S'il n'affiche ouvertement aucun « projet d'écriture », Jean-Paul Nozière n'est pas dupe, cependant. Il sait que son « oeuvre » parle de lui-même, de son adolescence surtout. Qu'il la raconte en la romançant peu ou prou, qu'il la livre telle quelle, elle est là, bien présente, quand il écrit. Ceux qui connaissent bien « ses oeuvres » savent, d'ailleurs, qu'inévitablement, il revient toujours sur les mêmes routes, qu'il remet constamment ses pas dans les mêmes pas, qu'il décrit ses contemporains, leurs misères, leurs doutes et leurs angoisses, avec une force constamment renouvelée.
Sans « intellectualiser » sa démarche, Nozière constate donc qu'une cohérence traverse son travail d'auteur.
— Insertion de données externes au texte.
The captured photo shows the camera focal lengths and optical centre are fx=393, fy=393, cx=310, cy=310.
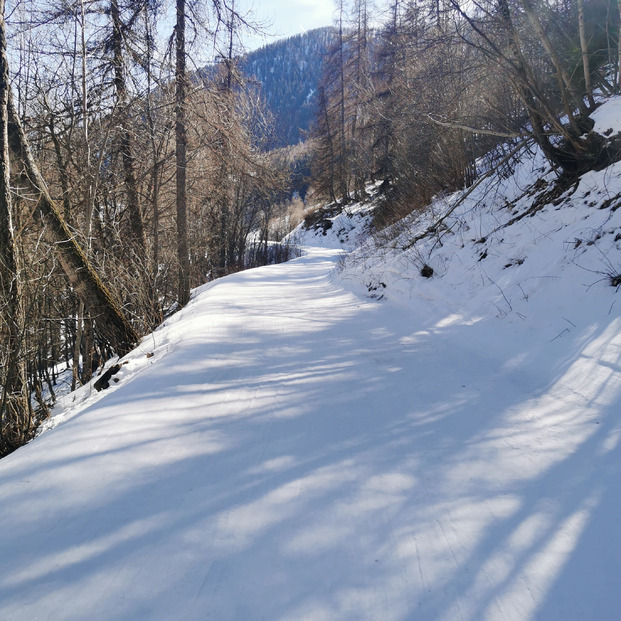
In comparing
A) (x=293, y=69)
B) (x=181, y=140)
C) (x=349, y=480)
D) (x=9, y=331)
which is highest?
(x=293, y=69)

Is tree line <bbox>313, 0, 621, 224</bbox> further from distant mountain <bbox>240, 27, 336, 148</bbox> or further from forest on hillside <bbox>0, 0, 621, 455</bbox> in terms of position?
distant mountain <bbox>240, 27, 336, 148</bbox>

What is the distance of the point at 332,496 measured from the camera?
1.75m

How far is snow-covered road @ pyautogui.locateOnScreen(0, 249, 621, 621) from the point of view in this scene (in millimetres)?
1296

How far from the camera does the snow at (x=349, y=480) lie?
1308 mm

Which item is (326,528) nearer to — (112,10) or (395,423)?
(395,423)

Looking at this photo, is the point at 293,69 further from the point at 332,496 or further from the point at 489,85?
the point at 332,496

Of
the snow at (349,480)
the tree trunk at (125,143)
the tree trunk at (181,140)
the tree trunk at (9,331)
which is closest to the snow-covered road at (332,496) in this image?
the snow at (349,480)

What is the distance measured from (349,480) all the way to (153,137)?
866cm

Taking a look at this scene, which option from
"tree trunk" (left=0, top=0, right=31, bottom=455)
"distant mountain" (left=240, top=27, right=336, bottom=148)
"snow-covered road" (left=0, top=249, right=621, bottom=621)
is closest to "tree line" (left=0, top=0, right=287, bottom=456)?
"tree trunk" (left=0, top=0, right=31, bottom=455)

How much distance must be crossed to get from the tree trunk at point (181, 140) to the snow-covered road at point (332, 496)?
573 centimetres

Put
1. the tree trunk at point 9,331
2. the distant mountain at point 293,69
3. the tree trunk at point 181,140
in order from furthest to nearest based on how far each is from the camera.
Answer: the distant mountain at point 293,69, the tree trunk at point 181,140, the tree trunk at point 9,331

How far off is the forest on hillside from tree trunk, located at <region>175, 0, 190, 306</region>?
3 cm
C'est ainsi. Il n'en peut rien et ne la renie pas.

 

Un camp en Alsace
Son premier texte, il l'adresse en 1980, par la poste, aux éditeurs. Depuis lors, il fonctionne toujours de cette manière. Il ne travaille jamais sur commande, sauf quand il s'agit d'écrire des nouvelles, parce que ce genre romanesque correspond moins à ses envies que le roman. Même les textes-témoignages publiés en 2004 et 2005 dans la collection « Confessions » de La Martinière Jeunesse répondent, en priorité, à un désir profondément enfoui en lui depuis toujours: parler de son enfance de «pisse au lit».
Et puis, il y a ses sources d'inspiration que Jean-Paul Nozière puise un peu partout: « Chaque livre, écrit-il, a son histoire, sa raison d'être écrit, donc son 'inspiration'. Alors.. .ça peut être ma visite au Struthof qui m'amène à écrire La chanson de Hannah; un fait divers découpé dans un journal en 1995 qui me conduit à publier en 2001 Week-end mortel; la rencontre avec une lectrice de 15 ans m'engueulant 'parce que les écrivains ne parlent jamais de conflits sociaux et de l'engagement d'adolescents dans ces conflits parce que leur famille y est plongée jusqu'au cou', qui me pousse à écrire La vie comme Elva à paraître chez Thierry Magnier en novembre 2005; mon pipi au lit qui me fait régurgiter mon enfance de 6 à 15 ans, etc., etc. ».

 

Longtemps devant l'ordinateur
Jean-Paul Nozière écrit, d'abord, sur un cahier. Le premier jet. A raison de quatre heures par jour, deux le matin et deux l'après-midi. Jamais plus de 4 pages mais, chaque jour, pour ne pas perdre l'atmosphère dans laquelle il baigne. Une fois l' « histoire » terminée, il se plonge dans la réécriture. Enfin... Cette activité, qu'il pratique parfois avec frénésie - il peut rester alors une journée entière devant son ordinateur -, lui apparaît, avant tout, comme un somptueux régal: « Mon vrai plaisir est là: écrire plutôt qu'inventer une histoire ».
On le voit, Jean-Paul Nozière se sent plus « écrivain » que « raconteur d'histoires ». Il incarne, dès lors, un courant longtemps minoritaire dans le monde de la littérature française pour adolescents mais qui, peu à peu, fait son chemin. Sous prétexte que les jeunes se moqueraient éperdument de l'écriture - ce qui est assez faux-, l'histoire a toujours été considérée comme l'essentiel dans les textes destinés aux ados. Une logique discutable que le talent de Jean-Paul Nozière et d'autres grands auteurs parviennent, enfin !, à mettre à mal aujourd'hui.